Texto de lectura:
********************

Luis de Pablo se fue en octubre. Ahora regresa un poco con el estreno en el Teatro Real de su gran ópera póstuma, El abrecartas. La terminó de componer en 2015, en un momento de plenitud creadora. El abrecartas se ve y se oye como la culminación de una trayectoria artística y vital. Culminación sobre todo estética, porque da la impresión de que De Pablo mira en esta obra desde arriba a todas las etapas del camino que recorrió, desde la vanguardia dura de los cincuenta, hasta el preciosismo íntimo de su producción reciente, y encuentra la manera de acogerlas a todas en una síntesis madura de gran capacidad expresiva.

********************

Material proporcionado:
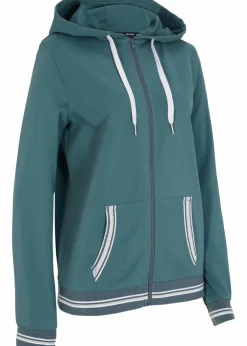 Damen bonprix Bekleidung·Blusen & Tuniken|Nachhaltigere Materialien|Kapuzen-Sweatjacke aus reiner Bio-Baumwolle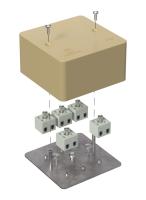 Коробка огнестойкая для кабель-канала 40-0460-FR2.5-10 Е15-Е120 RAL1001 85х85х45 (44 шт/кор) Промрукав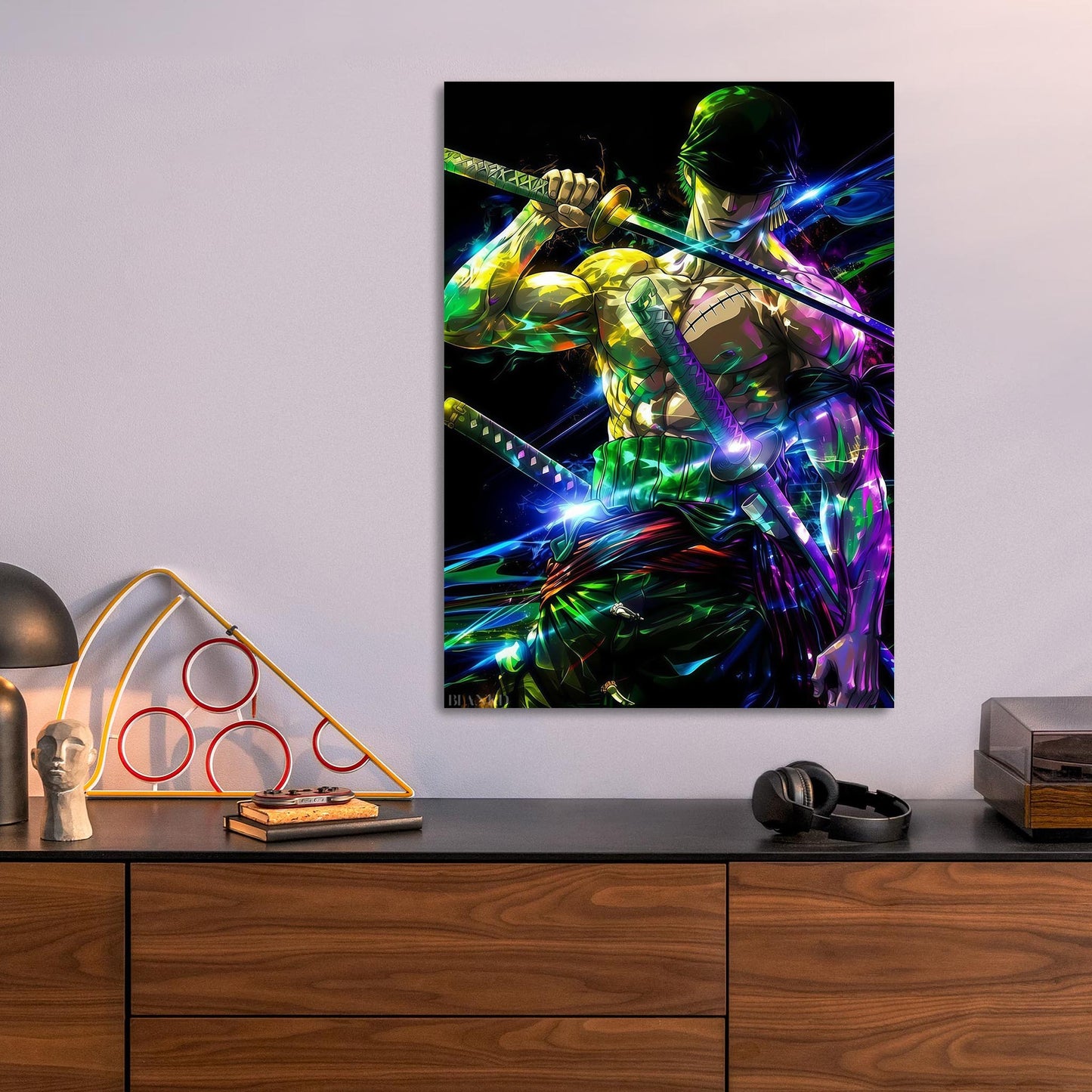 Roronoa Zoro metal poster
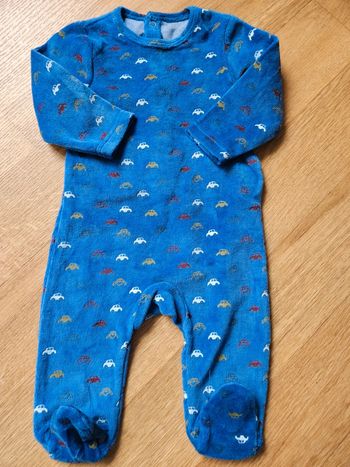 Grenouillere velours 6 mois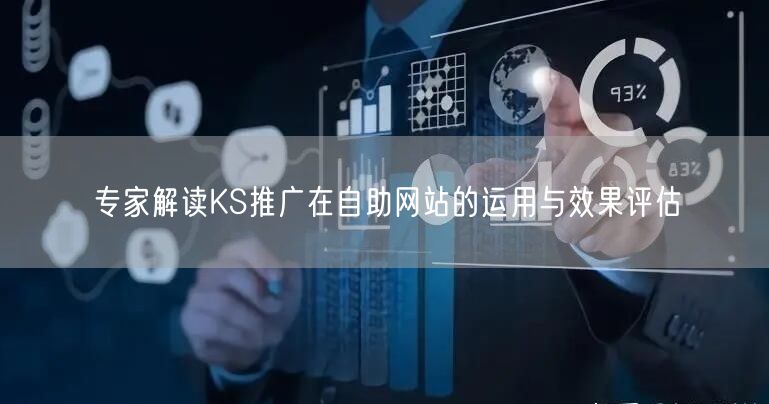 专家解读KS推广在自助网站的运用与效果评估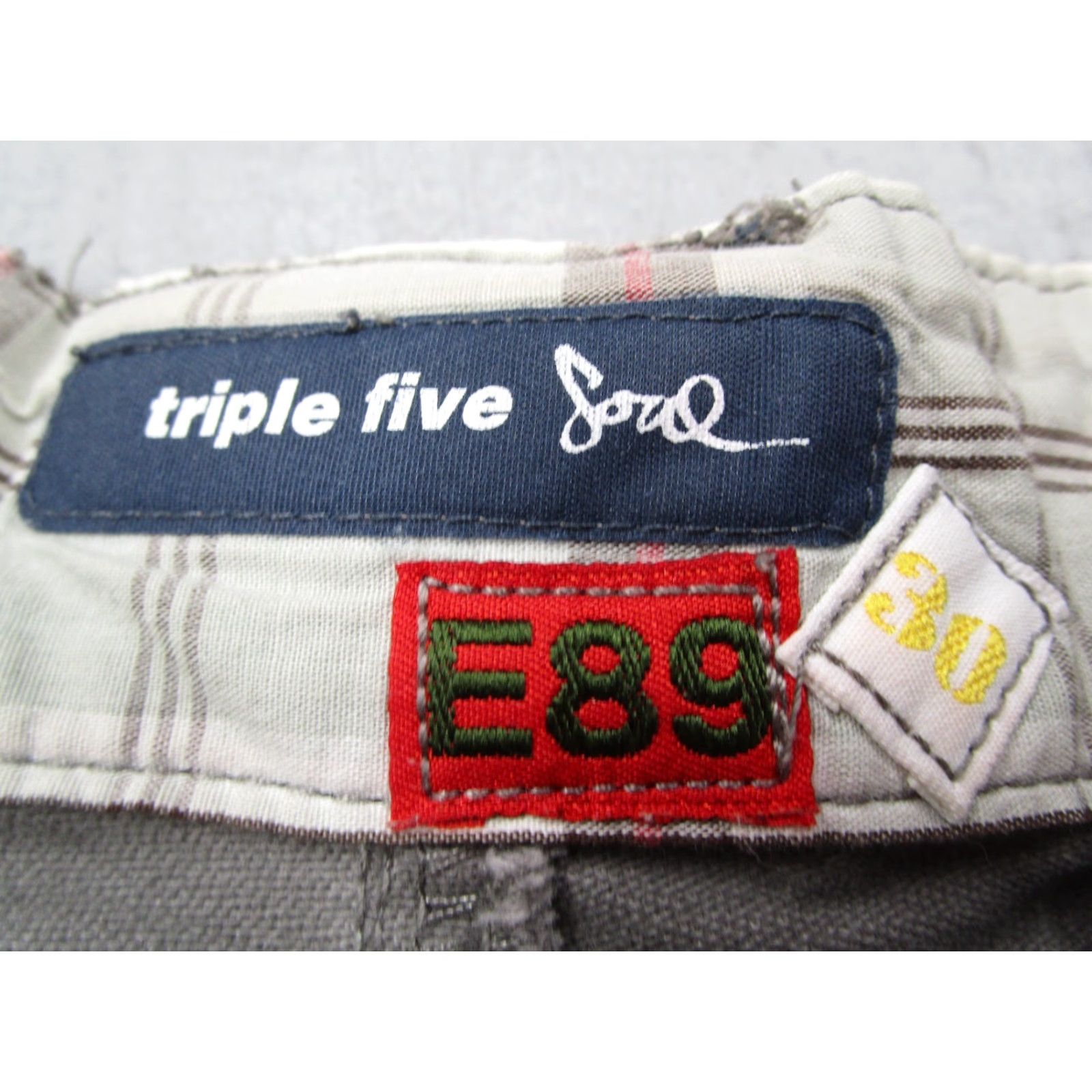 Vintage VINTAGE Triple Five Soul Pants Men 30 Gray Cargo Regular 30x29 Gray Cargo Hip Hop 90s Men Size US 30 / EU 46 - 3 Thumbnail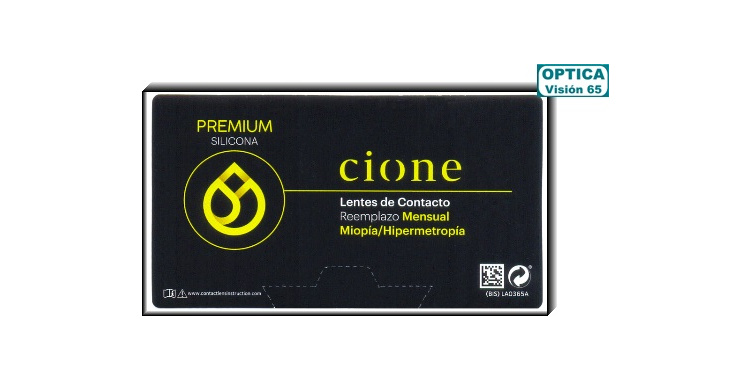 Cione PREMIUM SILICONA Mensual - Miopía-Hipermetropía (3 Lentillas)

********************

Lista de tareas:
• 1. Reescribe el pasaje del texto sobre la ópera El abrecartas: empieza en las palabras "Luis de Pablo" y termina después de "gran capacidad expresiva.". Pon "Palacio Real" en lugar de "Teatro Real".
• 2. Enumera todos los verbos conjugados en pretérito perfecto simple que aparecen en el texto sobre la ópera El abrecartas.
• 3. Escribe la continuación del texto sobre la ópera El abrecartas a partir de su última frase.

Respuestas por tarea:
• 1.
Luis de Pablo se fue en octubre. Ahora regresa un poco con el estreno en el Palacio Real de su gran ópera póstuma, El abrecartas. La terminó de componer en 2015, en un momento de plenitud creadora. El abrecartas se ve y se oye como la culminación de una trayectoria artística y vital. Culminación sobre todo estética, porque da la impresión de que De Pablo mira en esta obra desde arriba a todas las etapas del camino que recorrió, desde la vanguardia dura de los cincuenta, hasta el preciosismo íntimo de su producción reciente, y encuentra la manera de acogerlas a todas en una síntesis madura de gran capacidad expresiva.

• 2. se fue, terminó, recorrió

• 3.
Luis fue de los primeros en desengancharse de la gramática áspera de la vanguardia, incorporando un léxico musical suave, de gestos biensonantes y transitables, dentro siempre de la extrema elegancia que le era consustancial. El abrecartas es, también, la culminación de la obra operística de Luis de Pablo. Nos acercamos al 40.º aniversario del estreno en el Teatro de la Zarzuela de Kiu, una partitura manifiesto, que parecía decirnos: "La ópera en español existe. Sabedlo."
El abrecartas es el poderoso cierre de un gran corpus de seis títulos que tiene, para nuestra vida operística, carácter fundacional. Finalmente, esta ópera, que retrata el siglo XX español desde la perspectiva vital y literaria de sus poetas, viene a ser la estación término de un viaje personal. A Luis de Pablo le cuadraba bien la idea de exilio interior, que en su caso resultaba de la pequeñez y cerrazón de la España de entonces, oscuramente mediocre, combinada con la necesidad personal de vivir en ella. Vivía el conflicto de manera tan violenta que tuvo que dejar de leer periódicos por prescripción facultativa.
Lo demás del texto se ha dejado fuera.